Reputation: 45
I'm trying to filter a pandas column based on the date in one of my dataframe columns. So for example I have one column called 'Date', that has been converted to datetime using
df['Date'] = pd.to_datetime(df['Date'])
Placing it in the format 2019-06-01 for example. Now I can perform a filter on the column, so if I wanted to get dates only in June I could do
df[(df['Date'] >= '2019-06-01') & (df['Date'] <= '2019-06-30')]
And this works just fine, comparing the datetime to a string, which I assume pandas converts to a datetime automatically to perform the comparison.
However, this stops working as soon as I assign the comparison string to a variable, so if I do this
start = '2019-06-01'
end = '2019-06-30'
df[(df['Date'] >= start) & (df['Date'] <= end)]
I get an error: TypeError: Invalid comparison between dtype=datetime64[ns] and str
Any ideas on why this may be occurring?
Upvotes: 0
Views: 892
Reputation: 30991
I use Pandas version 0.25 and Python version 3.7.0.
I checked your code:
start = '2019-06-01'
end = '2019-06-30'
df[(df['Date'] >= start) & (df['Date'] <= end)]
getting proper result (no error).
If you use some older version of either Python or Pandas, consider upgrading them.
I checked also other variants of code:
Conversion of "border" values to datetime:
d1 = pd.to_datetime('2019-06-01')
d2 = pd.to_datetime('2019-06-30')
df[df.Date.between(d1, d2)]
Usage of between with both arguments as strings:
df[df.Date.between('2019-06-01', '2019-06-30')]
getting also proper result. Check them on your installation as it is now and after upgrade (if you decide to do it).
Upvotes: 1

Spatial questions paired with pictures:

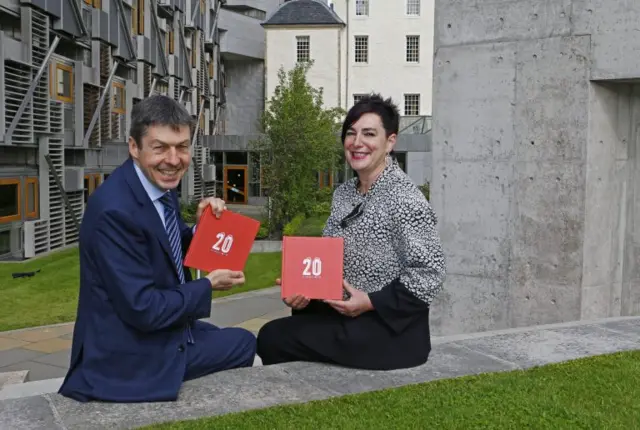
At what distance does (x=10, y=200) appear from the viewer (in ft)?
60.8

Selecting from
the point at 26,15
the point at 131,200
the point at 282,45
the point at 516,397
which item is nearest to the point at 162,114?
the point at 131,200

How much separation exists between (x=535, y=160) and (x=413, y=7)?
4297 centimetres

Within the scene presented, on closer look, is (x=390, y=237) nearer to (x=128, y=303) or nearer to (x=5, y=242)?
(x=128, y=303)

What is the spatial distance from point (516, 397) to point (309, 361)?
4.31 ft

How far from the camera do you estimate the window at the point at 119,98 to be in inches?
1008

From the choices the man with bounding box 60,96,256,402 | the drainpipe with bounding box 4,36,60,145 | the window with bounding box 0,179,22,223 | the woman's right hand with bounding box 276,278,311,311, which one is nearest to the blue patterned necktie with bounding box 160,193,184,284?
the man with bounding box 60,96,256,402

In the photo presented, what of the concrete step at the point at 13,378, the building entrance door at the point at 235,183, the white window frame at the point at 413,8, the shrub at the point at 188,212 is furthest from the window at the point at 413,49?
the concrete step at the point at 13,378

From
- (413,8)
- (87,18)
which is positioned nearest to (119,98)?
(87,18)

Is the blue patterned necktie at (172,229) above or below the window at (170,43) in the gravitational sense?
below

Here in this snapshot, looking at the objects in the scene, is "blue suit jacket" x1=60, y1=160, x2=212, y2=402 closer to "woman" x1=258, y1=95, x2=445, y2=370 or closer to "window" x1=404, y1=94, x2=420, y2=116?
"woman" x1=258, y1=95, x2=445, y2=370

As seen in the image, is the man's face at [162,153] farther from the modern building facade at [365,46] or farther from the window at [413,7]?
the window at [413,7]

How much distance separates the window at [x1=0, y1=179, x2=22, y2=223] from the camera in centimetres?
1812

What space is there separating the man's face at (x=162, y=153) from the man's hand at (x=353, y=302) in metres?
1.21

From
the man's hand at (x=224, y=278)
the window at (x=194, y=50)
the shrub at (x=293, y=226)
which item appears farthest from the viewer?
the window at (x=194, y=50)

» SHORT TASK 1
In the pandas date-filtering thread, transcribe the part that opens with the words "However, this stops" and closes with "Python version 3.7.0.".
» SHORT TASK 2
In the pandas date-filtering thread, which versions of Pandas and Python does the answerer say they use?

» COMPLETE OUTPUT 1
However, this stops working as soon as I assign the comparison string to a variable, so if I do this
start = '2019-06-01'
end = '2019-06-30'
df[(df['Date'] >= start) & (df['Date'] <= end)]
I get an error: TypeError: Invalid comparison between dtype=datetime64[ns] and str
Any ideas on why this may be occurring?
Upvotes: 0
Views: 892
Reputation: 30991
I use Pandas version 0.25 and Python version 3.7.0.

» COMPLETE OUTPUT 2
Pandas version 0.25 and Python version 3.7.0.